━━ Page excerpt ━━

December 24 and 25, Nativity (Isaiah 9:2–7; Luke 2:1–20)
God alone knows what American politics will look like on the evening of December 24, 2019. The nation could be elbow deep in impeachment proceedings, or maybe the hearings will have come and gone. Perhaps there will be some entirely new horror to wrestle with.
Whatever happens, congregations will not want to hear a word about it. They’ll come to light candles and sing “Silent Night”—nothing more, nothing less. Exegetical preachers who value their pulpit would therefore be wise to avoid Isaiah 9:2–7 this Christmas Eve. Better known from Handel’s Messiah than from any sermon, the text arrives stinking of politics and sulfur.
It opens with a proclamation of darkness: not the coziness of a midwinter evening but the bottomless despair of Psalm 23:4, in which the same word describes the “valley of the shadow of death.” Isaiah has just spoken of the fall of Zebulun and Naphtali to the Assyrian Empire, presumably including the massacres that typically followed military defeat in those days. Decades later, the southern kingdom of Judah will be decimated by the empire, but already Israel is gone, and the specter of Babylon hangs over even the most confident of Isaiah’s promises.
Confident they are. The prophet announces that, thanks to the Lord, the state of the kingdom is good. Babies are being born, consumer satisfaction is up, and the people are as happy as they would be with bumper crops and the spoils of a good hunt (“dividing plunder,” v. 3). Even better, the Lord has lifted burdens and driven away oppressors in the same way as with Gideon’s defeat of the Midianites. The boots and clothes of Judah’s enemies will be covered in blood, good only for feeding the fire. This is “Joy to the World” with brass knuckles.

━━━

* **Work instructions**:
Transcribe the commentary on Isaiah 9:2–7 word for word, starting at the words "December 24 and" and stopping after "politics and sulfur.". The records are separate material, unrelated to the commentary.

━━ Records shown ━━

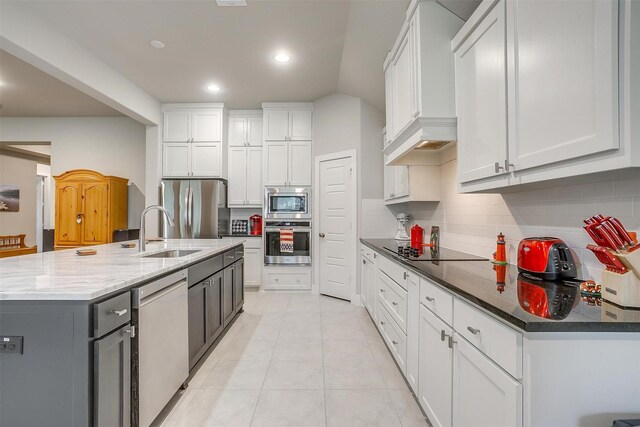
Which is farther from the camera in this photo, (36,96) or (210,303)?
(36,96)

━━━
━━ Records shown ━━

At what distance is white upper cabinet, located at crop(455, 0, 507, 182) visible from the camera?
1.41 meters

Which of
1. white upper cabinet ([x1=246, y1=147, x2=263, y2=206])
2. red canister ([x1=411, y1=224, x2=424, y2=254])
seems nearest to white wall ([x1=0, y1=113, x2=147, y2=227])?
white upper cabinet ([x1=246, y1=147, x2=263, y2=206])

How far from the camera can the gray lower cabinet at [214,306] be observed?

━━━

* **Result below**:
December 24 and 25, Nativity (Isaiah 9:2–7; Luke 2:1–20)
God alone knows what American politics will look like on the evening of December 24, 2019. The nation could be elbow deep in impeachment proceedings, or maybe the hearings will have come and gone. Perhaps there will be some entirely new horror to wrestle with.
Whatever happens, congregations will not want to hear a word about it. They’ll come to light candles and sing “Silent Night”—nothing more, nothing less. Exegetical preachers who value their pulpit would therefore be wise to avoid Isaiah 9:2–7 this Christmas Eve. Better known from Handel’s Messiah than from any sermon, the text arrives stinking of politics and sulfur.